Despite the approval of Epidiolex, the U.S. Drug Enforcement Administration (DEA) continues to classify CBD as a Schedule I drug – which means it has “no currently accepted medical use and a potential for abuse” due to its direct connection with cannabis in general, which also remains under that classification, despite the growing number of states that are legalizing both medical and recreational marijuana for use by the public. However, upon approval of this epilepsy drug, the DEA labeled the drug itself a Schedule 5 drug. This is a rare classification that indicates the lowest potential for addiction and abuse.
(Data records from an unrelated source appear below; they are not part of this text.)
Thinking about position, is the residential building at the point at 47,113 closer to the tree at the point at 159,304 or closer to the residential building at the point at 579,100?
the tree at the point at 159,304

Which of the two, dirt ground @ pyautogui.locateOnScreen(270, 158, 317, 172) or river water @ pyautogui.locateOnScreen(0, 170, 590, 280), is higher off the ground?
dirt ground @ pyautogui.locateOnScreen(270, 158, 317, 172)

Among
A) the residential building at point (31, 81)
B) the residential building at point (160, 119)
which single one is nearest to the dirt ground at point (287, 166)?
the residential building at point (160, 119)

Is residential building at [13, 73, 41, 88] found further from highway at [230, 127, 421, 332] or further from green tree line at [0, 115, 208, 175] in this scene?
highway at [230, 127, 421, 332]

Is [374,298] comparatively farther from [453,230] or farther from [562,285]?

This classification seems to express the opposite of the DEA’s position on CBD in general, and likely shows hope for the development of more government approved, CBD-based medicines in the future.
With that said, though, some CBD is legal in all fifty U.S. states, and some is not. CDB that is derived from industrial hemp is legal – just like industrial hemp. CBD that is taken from cannabis is legal in most states, with a few outliers. In Idaho, Nebraska, and South Dakota, all cannabis – legal and recreational marijuana and CBD – is entirely illegal. Other states allow cannabis-based CBD under certain parameters. For example, Alabama only allows legal access to CBD for people who are part of a state-sponsored clinical trial, or for individuals who are currently under treatment for a debilitating medical condition. Georgia allows doctors to prescribe it for certain conditions. Other states, including Indiana, Iowa, Kansas, Kentucky, Mississippi, and Texas, among others, have similar laws in place.
CBD & Addiction Recovery
It seems clear that CBD gets results for many people who are suffering, and that many medical professionals recognize those results. But the question remains – is it safe and wise for individuals in recovery? Science seems to say yes. CBD’s ability to create balance within the body can help individuals in recovery with a great number of the withdrawal symptoms that they may experience. The regulation of dopamine receptors during this vital part of becoming clean and sober may decrease an individual’s struggles with excessive hunger, insomnia, lethargy, physical pain, nausea, mood swings, and more.
There are some studies out there that back this up, too. One recent study by the Scripps Research Institute in San Diego found that the brain’s serotonin receptors are stimulated by CBD. This can help people in recovery feel better, and can help to keep them from seeking drugs in order to self-medicate both physically and mentally. Another study, published in Neuropsychopharmacology last year, found that seven days of consistent application of transdermal CBD resulted in up to five months or more of relapse deterrence in animals. These results are quite promising, and seem to verify that CBD can help recovering addicts stay clean and sober in both the short and long term.
The Decision is Yours
In the end, the decision of whether or not to use CBD is up to the individual. Some individuals in recovery choose to avoid it simple because it is not really regulated at this point; some fear that it’s possible that CBD’s psychoactive cousin, THC, may have slipped into the mix, and feel that consumption of that cannabinoid may threaten their recovery. Others are concerned about the potential and mostly minor side effects of CBD such as dry mouth, low blood pressure, and lightheadedness. Still others await further research before trying it. No matter what you decide, choose what is right for you. Whether you indulge in CBD products or avoid them completely, their growth and applications are certainly interesting, and it will be exciting to see what happens with them next.